Sobre a minha auto sabotagem
Na confraternização de final de ano na faculdade, tornou-se
explícito que eu sou a isolada da turma. Eu não imaginei que aquilo pudesse ser
uma quase verdade tão absoluta entre todos lá envolvidos, e pelo que eu pude
ver em seus sorrisos, soou como algo positivo a eles. Mas, duas coisas: não é
algo que eu seja assim por escolha própria (eu, por mim, nunca seria assim) e
com certeza não é algo tão absolutamente tão positivo. E para ser sincera, eu
não sou isolada. O que ocorre lá é eu preferir ser mais reservada uma vez que
já me falaram que eu sou “muito assim”, que eu falo “muita merda” e que eu sou
“muito boazinha”; tudo resultado de eu tentar ser agradável naquele ambiente,
tentar ser participativa nas aulas e tentar fazer jus a minha posição como
estudante em permanecer durante aulas e provas. Tentativa falhada, pelo
visto...
Agora, minha postura tendeu a mudar. Nesse último ano, admito
que acabei por “me reservar”, já que uma vez que naquela sala, com algumas
daquelas pessoas, eu presenciei a situação de pessoas criarem seus círculos de
amizade baseadas no grau de quem fala mal de quem e quem faz piada de quem. Fui
traída por pessoas que o meu
sexto-sentido-de-pessoas-que-não-valem-a-pena-ficar-perto avisou sobre não ficar
por perto, mas meu sufoco por amizades foi mais forte e me iludiu na esperança
de poder ter amigos na faculdade. Em mais um experimento fracassado de tentar
fazer amigos, fui tratada com desgosto, falta de educação e menosprezo no
intuito que eu me afastasse. Sem explicações ou prestações de contas, pelo que
eu pude ouvir, eu que procurasse correr atrás e buscasse esclarecimentos. Eu
tenho uma carinha de boba e, por diversas vezes, sou inocente, mas eu ainda
tenho resquícios de orgulho em mim para poder admitir algo: se não me quer por
perto e sequer me dá o direito de resposta ou alguma justificativa, farei o que
sempre foi o melhor para mim, que sempre foi o afastamento. Na faculdade, isto
resultou no meu aparente “isolamento”.
Sempre preferi fazer trabalhos ou provas de forma individual,
mesmo quando houvesse a possibilidade de eles poderem ser em grupo ou dupla,
pois parte de mim me sabota e diz que não sou capaz de alcançar algo. Então, se
eu fizer algo em conjunto com alguém, a minha parte será sempre a mais fraca e
com ela, será evidenciado um declínio na nota. A culpa será minha. Alguém
acabará sendo prejudicado por minha (ir)responsabilidade. Logo, prefiro fazer
as coisas sozinhas, pois assim, quem irá afundar será somente eu, sozinha e com
a frustração voltada exclusivamente para mim.
Eu sempre fui sozinha. Eu cresci envolta de muito amor e muito
carinho, mas sem a presença de alguma criança por perto. Eu brincava e falava
sozinha. O canal Nickelodeon foi meu
melhor amigo até meus 14 anos, provavelmente. As crianças da rua eram muito
mais velhas que eu e acabavam por me deixar de lado, sempre sendo a
“café-com-leite” nas brincadeiras. Uma vez, duas delas com 10 anos, me
prenderam na cozinha de uma de suas casas, contando que a bruxa me pegaria. Eu
tinha 5 anos, estava aos prantos, tremendo e com medo. E elas gargalhavam...

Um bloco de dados

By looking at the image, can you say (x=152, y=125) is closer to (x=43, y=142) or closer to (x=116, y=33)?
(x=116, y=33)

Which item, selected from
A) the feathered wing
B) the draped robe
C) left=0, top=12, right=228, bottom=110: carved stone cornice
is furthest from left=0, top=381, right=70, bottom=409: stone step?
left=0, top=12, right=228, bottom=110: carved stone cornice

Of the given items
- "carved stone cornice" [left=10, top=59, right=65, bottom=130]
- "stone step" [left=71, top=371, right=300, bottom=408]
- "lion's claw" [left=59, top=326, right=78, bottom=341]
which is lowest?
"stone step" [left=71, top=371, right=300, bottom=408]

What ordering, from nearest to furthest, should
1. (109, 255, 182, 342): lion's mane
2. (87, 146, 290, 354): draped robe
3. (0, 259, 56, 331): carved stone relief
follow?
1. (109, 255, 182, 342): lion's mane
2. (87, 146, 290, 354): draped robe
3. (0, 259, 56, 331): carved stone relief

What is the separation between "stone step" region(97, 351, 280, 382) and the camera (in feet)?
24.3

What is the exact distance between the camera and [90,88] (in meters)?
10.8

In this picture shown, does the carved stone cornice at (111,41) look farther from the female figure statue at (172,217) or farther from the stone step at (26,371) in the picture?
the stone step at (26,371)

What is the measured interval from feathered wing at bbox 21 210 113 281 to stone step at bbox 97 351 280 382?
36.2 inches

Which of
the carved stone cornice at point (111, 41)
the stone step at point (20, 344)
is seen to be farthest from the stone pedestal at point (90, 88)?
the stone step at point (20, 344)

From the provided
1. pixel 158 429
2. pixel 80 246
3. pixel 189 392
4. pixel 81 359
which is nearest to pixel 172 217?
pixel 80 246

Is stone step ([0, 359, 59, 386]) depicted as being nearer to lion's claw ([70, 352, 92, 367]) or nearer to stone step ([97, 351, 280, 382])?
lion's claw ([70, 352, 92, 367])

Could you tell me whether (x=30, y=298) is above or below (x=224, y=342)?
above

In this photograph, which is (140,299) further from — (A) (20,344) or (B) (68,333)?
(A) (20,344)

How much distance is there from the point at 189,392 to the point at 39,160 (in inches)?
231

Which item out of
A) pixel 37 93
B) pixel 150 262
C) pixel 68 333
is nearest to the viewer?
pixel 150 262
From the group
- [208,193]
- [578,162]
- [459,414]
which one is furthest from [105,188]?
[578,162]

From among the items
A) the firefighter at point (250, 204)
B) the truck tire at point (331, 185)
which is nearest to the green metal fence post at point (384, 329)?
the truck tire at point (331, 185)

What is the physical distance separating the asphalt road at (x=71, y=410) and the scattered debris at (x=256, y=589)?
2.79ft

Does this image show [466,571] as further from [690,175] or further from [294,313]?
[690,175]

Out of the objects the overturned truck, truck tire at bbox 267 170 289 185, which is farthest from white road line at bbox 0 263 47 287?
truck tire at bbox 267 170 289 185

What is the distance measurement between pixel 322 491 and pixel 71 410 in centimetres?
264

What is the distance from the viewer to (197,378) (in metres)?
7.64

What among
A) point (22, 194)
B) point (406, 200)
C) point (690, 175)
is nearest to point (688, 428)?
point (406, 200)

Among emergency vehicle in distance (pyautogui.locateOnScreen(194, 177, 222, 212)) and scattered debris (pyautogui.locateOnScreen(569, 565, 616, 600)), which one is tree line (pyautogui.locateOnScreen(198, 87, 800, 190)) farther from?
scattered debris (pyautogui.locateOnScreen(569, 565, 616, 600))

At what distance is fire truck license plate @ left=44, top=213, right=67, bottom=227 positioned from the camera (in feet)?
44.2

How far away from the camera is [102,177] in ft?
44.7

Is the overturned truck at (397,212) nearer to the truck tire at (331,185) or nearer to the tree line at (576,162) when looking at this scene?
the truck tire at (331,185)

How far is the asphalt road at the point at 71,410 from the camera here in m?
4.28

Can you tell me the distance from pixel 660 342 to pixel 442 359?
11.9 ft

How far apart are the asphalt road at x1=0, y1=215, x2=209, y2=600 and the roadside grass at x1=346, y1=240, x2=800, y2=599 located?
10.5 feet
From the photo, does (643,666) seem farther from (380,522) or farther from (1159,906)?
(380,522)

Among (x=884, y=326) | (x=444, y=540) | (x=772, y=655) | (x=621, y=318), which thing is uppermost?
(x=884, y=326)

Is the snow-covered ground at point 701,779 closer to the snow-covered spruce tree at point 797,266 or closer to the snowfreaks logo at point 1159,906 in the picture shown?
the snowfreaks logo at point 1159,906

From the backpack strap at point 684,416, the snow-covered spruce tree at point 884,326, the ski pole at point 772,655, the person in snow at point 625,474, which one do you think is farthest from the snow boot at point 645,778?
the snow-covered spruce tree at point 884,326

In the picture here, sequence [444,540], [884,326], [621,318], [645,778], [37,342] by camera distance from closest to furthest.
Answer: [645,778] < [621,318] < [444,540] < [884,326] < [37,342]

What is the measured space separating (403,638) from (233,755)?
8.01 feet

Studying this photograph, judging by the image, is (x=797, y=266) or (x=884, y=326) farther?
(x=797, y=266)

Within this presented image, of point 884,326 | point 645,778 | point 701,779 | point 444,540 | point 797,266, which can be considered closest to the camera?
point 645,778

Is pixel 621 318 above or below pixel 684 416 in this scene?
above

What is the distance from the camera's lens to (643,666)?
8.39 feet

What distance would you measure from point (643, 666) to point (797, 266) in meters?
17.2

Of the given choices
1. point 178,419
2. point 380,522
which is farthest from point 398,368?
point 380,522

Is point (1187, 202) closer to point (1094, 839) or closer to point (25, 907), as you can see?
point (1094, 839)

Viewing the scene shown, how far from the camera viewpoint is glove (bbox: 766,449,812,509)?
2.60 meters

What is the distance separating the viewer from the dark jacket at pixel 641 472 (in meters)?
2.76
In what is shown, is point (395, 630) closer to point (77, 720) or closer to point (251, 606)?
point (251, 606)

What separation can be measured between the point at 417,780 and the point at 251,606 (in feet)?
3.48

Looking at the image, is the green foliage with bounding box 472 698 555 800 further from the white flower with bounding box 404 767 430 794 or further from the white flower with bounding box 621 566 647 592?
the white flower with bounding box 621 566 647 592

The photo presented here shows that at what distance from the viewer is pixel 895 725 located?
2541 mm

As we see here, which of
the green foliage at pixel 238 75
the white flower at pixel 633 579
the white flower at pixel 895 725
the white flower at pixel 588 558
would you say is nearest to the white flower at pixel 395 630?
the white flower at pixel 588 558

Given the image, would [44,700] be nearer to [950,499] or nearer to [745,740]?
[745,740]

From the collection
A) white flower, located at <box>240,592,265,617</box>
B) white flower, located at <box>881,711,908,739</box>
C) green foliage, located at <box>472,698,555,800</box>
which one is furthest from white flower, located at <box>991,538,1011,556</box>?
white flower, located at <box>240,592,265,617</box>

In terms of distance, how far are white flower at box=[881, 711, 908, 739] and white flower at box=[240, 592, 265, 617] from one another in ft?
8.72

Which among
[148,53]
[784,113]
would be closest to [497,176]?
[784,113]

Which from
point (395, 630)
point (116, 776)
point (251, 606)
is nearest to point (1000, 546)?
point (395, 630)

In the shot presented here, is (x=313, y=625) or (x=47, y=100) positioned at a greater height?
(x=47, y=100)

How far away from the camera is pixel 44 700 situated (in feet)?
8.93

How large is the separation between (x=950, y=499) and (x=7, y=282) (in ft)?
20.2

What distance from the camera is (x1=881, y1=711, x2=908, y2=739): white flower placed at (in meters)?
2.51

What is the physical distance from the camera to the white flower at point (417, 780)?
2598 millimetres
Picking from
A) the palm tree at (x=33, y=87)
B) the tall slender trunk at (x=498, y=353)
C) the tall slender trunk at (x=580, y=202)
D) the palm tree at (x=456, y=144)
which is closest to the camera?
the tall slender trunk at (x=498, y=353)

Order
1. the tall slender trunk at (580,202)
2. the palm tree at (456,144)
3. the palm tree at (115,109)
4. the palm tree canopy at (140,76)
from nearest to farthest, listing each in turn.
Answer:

> [Tarefa]: Traduza para o inglês a frase "Eu tinha 5 anos, estava aos prantos, tremendo e com medo.", retirada do relato sobre autossabotagem.

> [Resposta final]: I was 5 years old, in tears, trembling and scared.